— Fragmento de texto —
Ahora pues, Jehová Dios mío, tú me has puesto a mí tu siervo por rey en lugar de David mi padre; y yo soy joven, y no sé cómo entrar ni salir. 1 Reyes 3:7.
Cuando cumplí cuarenta años me deprimí. ¡Había llegado a la mitad de la vida! Bueno, eso creía. Pero la vida no tiene mitades ni cuartas partes. La vida es un corto viaje que el recuerdo divide en etapas. También la dividen los psicólogos para justificar las crisis del destete, de la adolescencia, de la mediana o de la tercera edad. Pero la vida es un fuego interior, una llama divina que se apaga con el tiempo, a causa del pecado, y que los creyentes creemos que brillará eternamente cuando Jesús, la Vida, vuelva a buscarnos. Por eso, “la juventud” no es una etapa de la vida sino un estado del espíritu.
Pues bien, a mis cuarenta años se me había agotado ese espíritu. Una psicóloga casi me convenció: “Usted se siente viejo, pero aún es joven”. Era verdad, a los cuarenta me sentía viejo, aunque era joven. Ahora, a los sesenta, me siento joven, aunque soy. . .
Decía Víctor Hugo que “los cuarenta son la edad madura de la juventud; y los cincuenta, la juventud de la edad madura”. Yo diría que la frontera se corrió veinte años.

Extractos de datos de regiones etiquetadas:
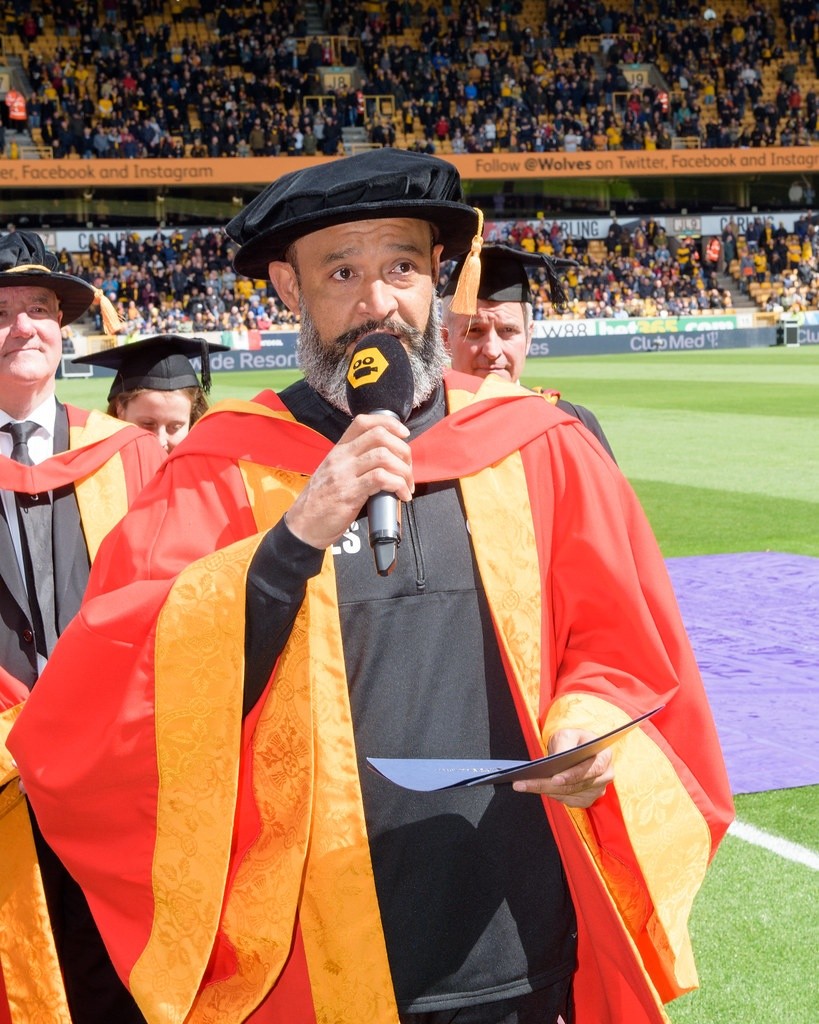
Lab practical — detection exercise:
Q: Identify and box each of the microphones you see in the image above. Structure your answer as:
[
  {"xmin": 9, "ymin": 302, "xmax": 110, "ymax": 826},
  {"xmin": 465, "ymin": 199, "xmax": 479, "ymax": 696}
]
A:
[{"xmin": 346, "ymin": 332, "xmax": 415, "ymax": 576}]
* * *
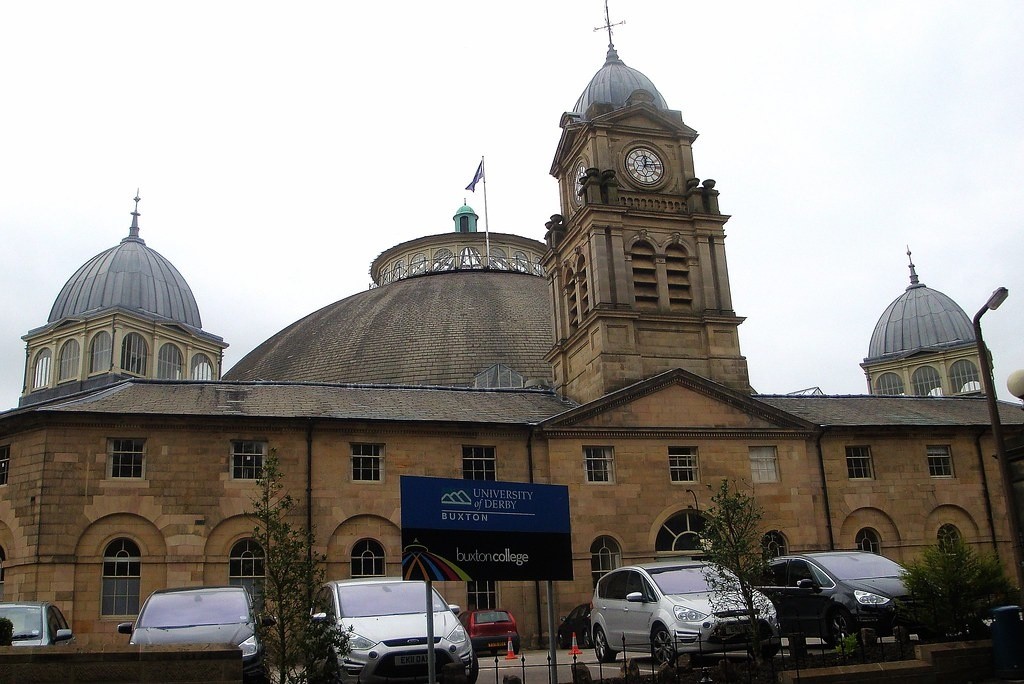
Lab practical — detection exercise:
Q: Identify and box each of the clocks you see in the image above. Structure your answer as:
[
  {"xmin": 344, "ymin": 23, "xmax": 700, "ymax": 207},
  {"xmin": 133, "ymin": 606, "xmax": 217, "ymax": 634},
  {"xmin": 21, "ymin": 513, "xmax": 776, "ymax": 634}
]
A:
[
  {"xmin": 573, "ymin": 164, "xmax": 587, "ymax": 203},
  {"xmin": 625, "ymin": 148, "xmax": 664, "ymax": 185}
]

— Tarea breve —
Indica qué son los cincuenta años según la cita de Víctor Hugo que aparece en el texto sobre la juventud.

— Respuesta a la tarea —
La juventud de la edad madura.